There’s so much to take in at Mofo that otherwise sharp moments get swept to the back of the memory: Lee Ranaldo hooking his feedbacking Fender Jazzblaster onto a rope and swinging it out over the audience’s heads at Borderlands; the chore of sitting through Community of Grieving, a “shared mourning experience incorporating sonic meditation, dance and dialogue,” that felt like an amateurish satire of Mofo’s mood board; two guys overheard in a guitar shop talking about how they used to go to all the Hymns to the Dead metal nights when it was cheap, but can’t now it’s $90. "Remember the first few years when it was all free?"

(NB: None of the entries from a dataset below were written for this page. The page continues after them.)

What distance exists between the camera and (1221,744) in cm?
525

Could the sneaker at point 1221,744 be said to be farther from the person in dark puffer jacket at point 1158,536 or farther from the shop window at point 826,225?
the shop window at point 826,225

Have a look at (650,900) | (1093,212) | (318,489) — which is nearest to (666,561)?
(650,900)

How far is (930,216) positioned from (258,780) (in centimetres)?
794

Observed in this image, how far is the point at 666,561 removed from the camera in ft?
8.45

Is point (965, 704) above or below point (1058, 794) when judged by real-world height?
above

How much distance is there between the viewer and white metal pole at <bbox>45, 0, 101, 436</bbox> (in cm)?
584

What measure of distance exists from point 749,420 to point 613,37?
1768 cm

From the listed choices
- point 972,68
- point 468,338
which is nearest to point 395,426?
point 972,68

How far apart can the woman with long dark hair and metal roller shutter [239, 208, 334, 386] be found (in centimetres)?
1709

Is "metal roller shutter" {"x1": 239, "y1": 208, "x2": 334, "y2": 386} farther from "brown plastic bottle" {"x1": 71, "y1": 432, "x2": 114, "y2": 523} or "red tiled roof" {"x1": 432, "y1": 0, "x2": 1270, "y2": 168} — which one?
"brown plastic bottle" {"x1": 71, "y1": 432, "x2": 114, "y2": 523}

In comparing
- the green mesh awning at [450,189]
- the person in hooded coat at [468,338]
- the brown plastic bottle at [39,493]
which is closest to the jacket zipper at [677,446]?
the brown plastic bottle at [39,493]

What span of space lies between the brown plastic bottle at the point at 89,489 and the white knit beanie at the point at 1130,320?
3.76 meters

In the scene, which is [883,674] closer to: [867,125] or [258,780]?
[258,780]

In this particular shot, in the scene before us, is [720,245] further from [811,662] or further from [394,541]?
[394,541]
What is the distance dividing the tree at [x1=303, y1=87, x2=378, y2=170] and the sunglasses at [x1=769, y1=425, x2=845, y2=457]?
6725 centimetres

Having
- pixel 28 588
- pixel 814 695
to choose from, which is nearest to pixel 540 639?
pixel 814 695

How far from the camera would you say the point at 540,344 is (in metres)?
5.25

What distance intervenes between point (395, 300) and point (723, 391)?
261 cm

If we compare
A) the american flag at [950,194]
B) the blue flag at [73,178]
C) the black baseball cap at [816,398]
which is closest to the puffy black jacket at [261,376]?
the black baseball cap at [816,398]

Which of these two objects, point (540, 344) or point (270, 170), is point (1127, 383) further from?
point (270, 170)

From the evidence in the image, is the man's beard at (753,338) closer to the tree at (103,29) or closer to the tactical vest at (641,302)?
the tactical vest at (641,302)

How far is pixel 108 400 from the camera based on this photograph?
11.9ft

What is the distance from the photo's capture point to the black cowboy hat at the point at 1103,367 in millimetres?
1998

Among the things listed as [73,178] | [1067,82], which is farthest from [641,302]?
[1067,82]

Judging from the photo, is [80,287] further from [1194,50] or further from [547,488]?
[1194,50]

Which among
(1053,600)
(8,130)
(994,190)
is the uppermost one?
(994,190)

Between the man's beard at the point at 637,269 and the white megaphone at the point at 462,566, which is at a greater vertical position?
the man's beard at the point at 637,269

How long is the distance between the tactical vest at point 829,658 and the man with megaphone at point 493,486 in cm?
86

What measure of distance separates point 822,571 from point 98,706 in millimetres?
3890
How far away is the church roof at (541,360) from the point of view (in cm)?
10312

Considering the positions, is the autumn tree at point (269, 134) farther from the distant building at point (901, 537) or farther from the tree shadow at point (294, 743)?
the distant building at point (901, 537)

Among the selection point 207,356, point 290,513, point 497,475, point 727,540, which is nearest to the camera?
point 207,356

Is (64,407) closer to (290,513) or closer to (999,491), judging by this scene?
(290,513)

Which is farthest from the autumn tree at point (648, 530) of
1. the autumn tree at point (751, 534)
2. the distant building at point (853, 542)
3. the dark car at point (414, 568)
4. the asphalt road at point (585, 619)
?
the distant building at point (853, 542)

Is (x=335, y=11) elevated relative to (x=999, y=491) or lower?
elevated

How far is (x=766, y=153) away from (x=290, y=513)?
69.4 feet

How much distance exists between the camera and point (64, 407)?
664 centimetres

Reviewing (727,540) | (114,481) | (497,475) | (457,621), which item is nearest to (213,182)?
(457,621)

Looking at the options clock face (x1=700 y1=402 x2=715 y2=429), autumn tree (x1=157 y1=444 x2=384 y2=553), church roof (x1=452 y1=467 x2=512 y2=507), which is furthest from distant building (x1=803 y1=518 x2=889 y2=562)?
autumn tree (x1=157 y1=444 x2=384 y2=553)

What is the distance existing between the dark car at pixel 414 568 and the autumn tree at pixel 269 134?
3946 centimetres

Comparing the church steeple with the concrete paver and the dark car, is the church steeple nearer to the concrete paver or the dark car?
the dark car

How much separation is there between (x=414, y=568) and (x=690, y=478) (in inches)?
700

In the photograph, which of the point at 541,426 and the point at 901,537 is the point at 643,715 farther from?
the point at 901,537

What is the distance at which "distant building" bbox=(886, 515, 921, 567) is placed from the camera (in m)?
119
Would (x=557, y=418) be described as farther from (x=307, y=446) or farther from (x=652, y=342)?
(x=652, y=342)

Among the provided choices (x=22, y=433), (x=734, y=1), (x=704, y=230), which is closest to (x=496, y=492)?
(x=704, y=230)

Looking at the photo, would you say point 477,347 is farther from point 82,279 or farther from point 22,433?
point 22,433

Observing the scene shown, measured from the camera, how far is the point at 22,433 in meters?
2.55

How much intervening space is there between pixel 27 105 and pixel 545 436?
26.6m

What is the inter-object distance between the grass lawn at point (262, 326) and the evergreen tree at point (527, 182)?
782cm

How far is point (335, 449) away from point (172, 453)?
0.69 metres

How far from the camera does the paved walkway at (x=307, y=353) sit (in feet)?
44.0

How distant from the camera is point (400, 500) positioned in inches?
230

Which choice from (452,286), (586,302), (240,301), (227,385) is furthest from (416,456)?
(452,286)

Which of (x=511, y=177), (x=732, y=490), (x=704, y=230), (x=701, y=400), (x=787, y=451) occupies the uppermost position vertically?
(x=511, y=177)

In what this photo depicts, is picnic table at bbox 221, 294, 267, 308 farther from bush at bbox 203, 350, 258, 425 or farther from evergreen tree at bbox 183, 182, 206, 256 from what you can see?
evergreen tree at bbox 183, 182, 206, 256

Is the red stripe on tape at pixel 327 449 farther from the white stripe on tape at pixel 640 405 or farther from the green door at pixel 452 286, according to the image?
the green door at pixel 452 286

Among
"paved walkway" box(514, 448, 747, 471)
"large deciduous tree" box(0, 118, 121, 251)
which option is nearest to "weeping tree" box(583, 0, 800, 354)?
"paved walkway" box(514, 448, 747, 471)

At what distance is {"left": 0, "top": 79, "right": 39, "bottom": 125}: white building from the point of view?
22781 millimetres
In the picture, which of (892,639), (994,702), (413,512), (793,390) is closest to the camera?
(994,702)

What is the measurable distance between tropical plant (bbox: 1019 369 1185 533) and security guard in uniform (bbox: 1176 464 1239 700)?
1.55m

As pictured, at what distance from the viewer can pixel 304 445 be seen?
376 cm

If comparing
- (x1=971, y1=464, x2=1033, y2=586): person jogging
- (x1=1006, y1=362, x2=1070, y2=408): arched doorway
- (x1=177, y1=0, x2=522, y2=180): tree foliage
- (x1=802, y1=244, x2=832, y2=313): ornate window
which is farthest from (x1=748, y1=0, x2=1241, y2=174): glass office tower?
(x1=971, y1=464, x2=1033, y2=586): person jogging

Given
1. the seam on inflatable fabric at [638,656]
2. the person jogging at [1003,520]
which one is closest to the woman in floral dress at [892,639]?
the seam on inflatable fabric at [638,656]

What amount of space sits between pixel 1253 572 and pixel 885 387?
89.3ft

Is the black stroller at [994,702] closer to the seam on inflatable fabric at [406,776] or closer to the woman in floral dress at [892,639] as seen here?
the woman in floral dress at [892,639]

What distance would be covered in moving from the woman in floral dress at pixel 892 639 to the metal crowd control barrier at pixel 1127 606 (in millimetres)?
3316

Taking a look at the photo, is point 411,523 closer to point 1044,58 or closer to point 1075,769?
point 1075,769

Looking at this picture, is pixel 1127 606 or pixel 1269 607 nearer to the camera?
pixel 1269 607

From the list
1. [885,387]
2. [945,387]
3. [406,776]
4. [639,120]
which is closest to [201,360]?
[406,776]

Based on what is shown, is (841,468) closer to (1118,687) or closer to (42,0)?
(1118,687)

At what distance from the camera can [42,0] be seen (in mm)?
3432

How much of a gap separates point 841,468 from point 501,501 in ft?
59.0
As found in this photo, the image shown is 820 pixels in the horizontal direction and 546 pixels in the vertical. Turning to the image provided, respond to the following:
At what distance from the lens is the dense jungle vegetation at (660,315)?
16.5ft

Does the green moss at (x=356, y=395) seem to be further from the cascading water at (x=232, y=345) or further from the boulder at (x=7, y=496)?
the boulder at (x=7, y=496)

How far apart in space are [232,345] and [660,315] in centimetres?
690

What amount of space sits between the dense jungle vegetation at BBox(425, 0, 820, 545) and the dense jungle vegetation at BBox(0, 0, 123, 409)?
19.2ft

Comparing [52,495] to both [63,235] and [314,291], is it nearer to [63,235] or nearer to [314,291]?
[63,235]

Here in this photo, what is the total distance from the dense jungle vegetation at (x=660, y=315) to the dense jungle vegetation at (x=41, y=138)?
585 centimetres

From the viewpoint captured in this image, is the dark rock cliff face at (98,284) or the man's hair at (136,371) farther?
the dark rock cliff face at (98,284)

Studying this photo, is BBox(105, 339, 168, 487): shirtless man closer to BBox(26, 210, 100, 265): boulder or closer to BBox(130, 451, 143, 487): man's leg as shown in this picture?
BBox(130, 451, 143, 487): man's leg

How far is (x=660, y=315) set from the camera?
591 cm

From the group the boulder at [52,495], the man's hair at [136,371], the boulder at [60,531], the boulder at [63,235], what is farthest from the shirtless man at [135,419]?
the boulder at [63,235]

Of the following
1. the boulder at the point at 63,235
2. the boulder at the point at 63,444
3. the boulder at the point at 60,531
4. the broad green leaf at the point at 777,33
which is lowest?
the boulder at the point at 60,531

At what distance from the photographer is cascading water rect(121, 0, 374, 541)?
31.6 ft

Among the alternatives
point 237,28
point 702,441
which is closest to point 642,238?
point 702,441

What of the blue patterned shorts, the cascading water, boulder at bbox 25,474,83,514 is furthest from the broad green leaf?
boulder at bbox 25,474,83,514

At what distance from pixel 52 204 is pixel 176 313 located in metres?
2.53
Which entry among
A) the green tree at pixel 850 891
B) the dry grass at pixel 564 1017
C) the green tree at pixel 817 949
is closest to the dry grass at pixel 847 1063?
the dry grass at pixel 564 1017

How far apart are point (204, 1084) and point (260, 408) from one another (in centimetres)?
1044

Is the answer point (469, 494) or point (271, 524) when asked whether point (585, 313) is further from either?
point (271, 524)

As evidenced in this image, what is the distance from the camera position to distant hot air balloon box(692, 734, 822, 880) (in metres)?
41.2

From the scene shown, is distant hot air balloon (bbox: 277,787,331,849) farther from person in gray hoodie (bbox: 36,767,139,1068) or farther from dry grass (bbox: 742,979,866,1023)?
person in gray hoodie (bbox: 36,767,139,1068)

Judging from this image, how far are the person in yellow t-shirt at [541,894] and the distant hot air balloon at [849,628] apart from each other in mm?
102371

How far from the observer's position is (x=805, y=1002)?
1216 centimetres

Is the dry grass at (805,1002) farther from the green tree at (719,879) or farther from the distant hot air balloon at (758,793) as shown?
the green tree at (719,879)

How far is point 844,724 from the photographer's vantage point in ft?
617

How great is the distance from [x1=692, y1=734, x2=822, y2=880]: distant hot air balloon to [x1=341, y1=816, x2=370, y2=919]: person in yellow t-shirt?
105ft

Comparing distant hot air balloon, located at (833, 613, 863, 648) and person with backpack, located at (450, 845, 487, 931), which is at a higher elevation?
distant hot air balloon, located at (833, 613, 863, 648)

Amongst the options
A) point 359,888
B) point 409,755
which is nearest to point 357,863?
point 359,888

I wasn’t the only one to wonder if Mofo might wilt under the weight of price creep, Covid cancellations and controversies. But this year's last hurrah for the outgoing Carmichael was a clear victory lap – a fitting cap on a decade of curated chaos like no other.

Punters agreed. Organisers reported an estimated $5.5 million at the box office, with more than 100,000 tickets sold. The eight-day Winter Feast alone drew more than 110,000 people and the Dark Park precinct – despite it not holding much more than food trucks, bars and Ryoji Ikeda’s Spectra beam this year – drew 90,000 over the course of the two weeks.

“More than ten years ago (apparently) Leigh Carmichael thought we should try and activate Hobart’s winter,” wrote David Walsh before this year's Mofo. “I thought it unlikely to work. Nearly ten Dark Mofos later Leigh has thoroughly proved me wrong, and he deserves a break. We’ll have someone new battling Hobart’s winter next year, but Leigh will still be trying to drag the tourists in.”

Back at the Winter Feast on the last night, I was slurping my second salted caramel crème brûlée from Woofee Cake Lab like a giddy toddler. DJ Dave had now ceded the table to Tony, who looked a lot like Tim Winton cosplaying as a life-long Tassie tradie who didn't give a shit if A Divine Comedy was an orgy, artistic triumph or existed at all.

“I just love it,” said Tony, happily. “It’s transformed the city. Look around tonight. So many people here. It’s Sunday and it’s bigger than New Year’s. How good is this?”

Marcus Teague travelled to Hobart as a guest of Dark Mofo.